In 1989, Bonwit was put on the auction block after the LJ Hooker filed for Chapter 11 Bankruptcy. Under the bankruptcy two stores in Cincinnati & Columbia continued to be operated by Hooker Corp under a license whilst five stores (Boston, Buffalo, Manhasset and Short Hills) and the Bonwit Teller name were purchased by The Pyramid Company. The flagship store in Manhattan closed as part of the deal and left the space vacant until a Galeries Lafayette opened in the building in 1991 which now had a new interior and facade. Due to poor sales the Galleries Lafayette closed in 1994.

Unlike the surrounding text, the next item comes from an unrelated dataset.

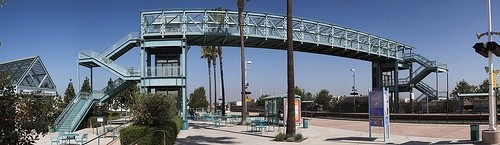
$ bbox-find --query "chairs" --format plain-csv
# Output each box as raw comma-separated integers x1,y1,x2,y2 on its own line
50,125,118,145
190,109,284,136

After The Pyramid Company purchased Bonwit Teller from Hooker in 1990 and opened a store at the Carousel Center complex in Syracuse, New York. During the mid-1990s, a Manhattan branch was shopped around. The venerable institution filed Chapter 11 bankruptcy in March 2000 after heightened debt, the last store open was the Carousel Center location.

===Since 2000===
In 2005, River West Brands, a Chicago-based brand revitalization company, announced it had formed Avenue Brands LLC to bring back Bonwit Teller.

In June 2008, River West announced that Bonwit Teller would be opening with eventually as many as twenty locations, beginning with New York and Los Angeles. Perhaps due to the subsequent recession, this venture never materialized.

In March 2020, NBT Holdings, a subsidiary of Sugar23, announced it had acquired the rights to the brand and announced that it was planning to bring the store back.